***** Input
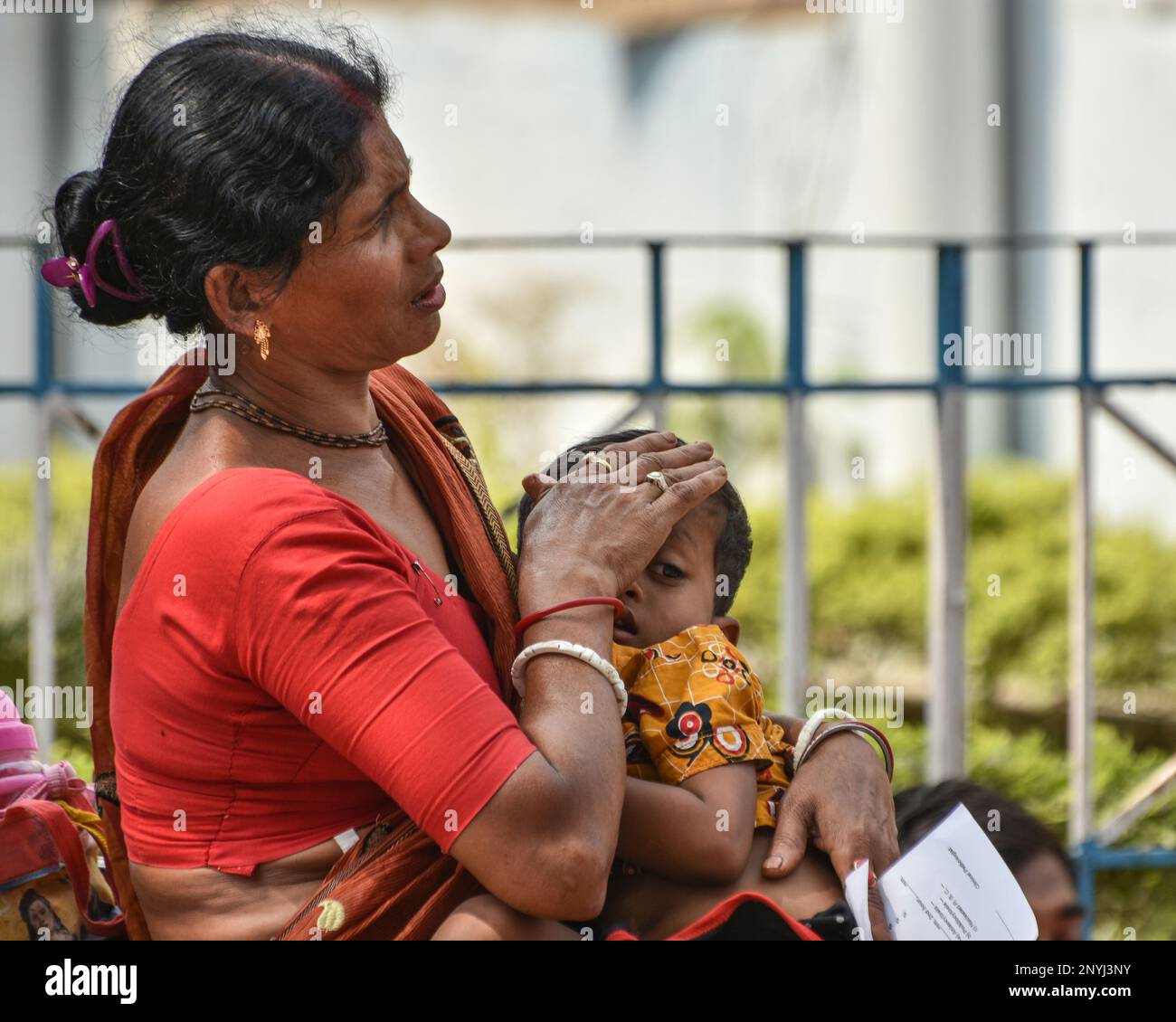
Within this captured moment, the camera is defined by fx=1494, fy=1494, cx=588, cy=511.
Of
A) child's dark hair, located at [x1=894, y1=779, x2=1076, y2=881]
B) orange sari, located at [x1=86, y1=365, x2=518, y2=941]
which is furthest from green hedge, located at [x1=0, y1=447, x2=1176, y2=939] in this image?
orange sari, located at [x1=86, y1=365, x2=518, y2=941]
**********
***** Input
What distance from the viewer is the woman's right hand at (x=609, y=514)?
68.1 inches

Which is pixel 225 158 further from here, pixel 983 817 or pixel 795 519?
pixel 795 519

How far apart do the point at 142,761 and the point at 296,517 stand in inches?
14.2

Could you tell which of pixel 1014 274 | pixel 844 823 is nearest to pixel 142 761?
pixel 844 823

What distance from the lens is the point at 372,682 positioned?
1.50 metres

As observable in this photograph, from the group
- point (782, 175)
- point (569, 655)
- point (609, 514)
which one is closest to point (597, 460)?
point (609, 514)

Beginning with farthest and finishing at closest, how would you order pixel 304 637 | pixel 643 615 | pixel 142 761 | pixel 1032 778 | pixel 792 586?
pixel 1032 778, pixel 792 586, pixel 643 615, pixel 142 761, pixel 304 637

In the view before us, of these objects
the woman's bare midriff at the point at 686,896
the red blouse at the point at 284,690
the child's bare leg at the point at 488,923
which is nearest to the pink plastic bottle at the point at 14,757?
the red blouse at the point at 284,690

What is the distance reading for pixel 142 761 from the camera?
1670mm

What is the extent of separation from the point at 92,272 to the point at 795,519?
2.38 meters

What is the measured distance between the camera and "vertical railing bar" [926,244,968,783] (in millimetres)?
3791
**********
Task description => Identify each line of the data above that contains the word "pixel" and copy those lines in full. Case counts.

Response below =>
Which is pixel 225 158 further from here, pixel 983 817 or pixel 795 519?
pixel 795 519
Could you tell which of pixel 1014 274 | pixel 844 823 is nearest to pixel 142 761?
pixel 844 823
Beginning with farthest and finishing at closest, how would you order pixel 304 637 | pixel 643 615 | pixel 142 761 | pixel 1032 778 | pixel 792 586?
pixel 1032 778, pixel 792 586, pixel 643 615, pixel 142 761, pixel 304 637
What is the distance reading for pixel 142 761 from the camera?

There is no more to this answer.